[PROVIDED RECORDS]

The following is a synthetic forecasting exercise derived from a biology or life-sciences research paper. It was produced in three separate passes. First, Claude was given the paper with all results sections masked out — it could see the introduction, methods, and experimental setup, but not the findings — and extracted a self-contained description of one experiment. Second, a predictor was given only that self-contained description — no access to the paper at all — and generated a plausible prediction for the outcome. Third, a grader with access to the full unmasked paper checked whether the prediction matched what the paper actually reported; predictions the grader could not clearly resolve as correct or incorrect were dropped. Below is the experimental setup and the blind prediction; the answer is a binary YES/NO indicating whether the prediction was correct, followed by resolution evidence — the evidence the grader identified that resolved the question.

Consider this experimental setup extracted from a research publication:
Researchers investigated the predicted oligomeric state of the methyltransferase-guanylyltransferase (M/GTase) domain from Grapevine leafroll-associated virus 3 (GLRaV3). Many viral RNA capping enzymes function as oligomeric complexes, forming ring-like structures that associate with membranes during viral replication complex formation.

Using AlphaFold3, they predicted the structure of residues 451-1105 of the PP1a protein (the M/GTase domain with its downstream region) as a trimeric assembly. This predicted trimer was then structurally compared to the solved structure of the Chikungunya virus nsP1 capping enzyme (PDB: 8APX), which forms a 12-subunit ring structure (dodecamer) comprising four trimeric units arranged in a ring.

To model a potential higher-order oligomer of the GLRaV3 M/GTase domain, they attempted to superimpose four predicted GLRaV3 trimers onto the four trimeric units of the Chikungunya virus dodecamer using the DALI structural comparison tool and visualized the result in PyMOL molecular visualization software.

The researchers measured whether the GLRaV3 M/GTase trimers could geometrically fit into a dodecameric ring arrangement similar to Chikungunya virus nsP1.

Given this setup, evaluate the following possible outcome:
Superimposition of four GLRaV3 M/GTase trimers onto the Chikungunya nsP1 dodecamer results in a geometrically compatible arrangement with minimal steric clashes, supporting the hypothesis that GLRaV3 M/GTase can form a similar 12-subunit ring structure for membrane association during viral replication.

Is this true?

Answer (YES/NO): YES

[/PROVIDED RECORDS]

▶ **PROBLEM TO WORK ON**
Please tally the lines above that contain "virus" and report nothing but the total.

▶ **ANSWER FOR THIS EXERCISE**
4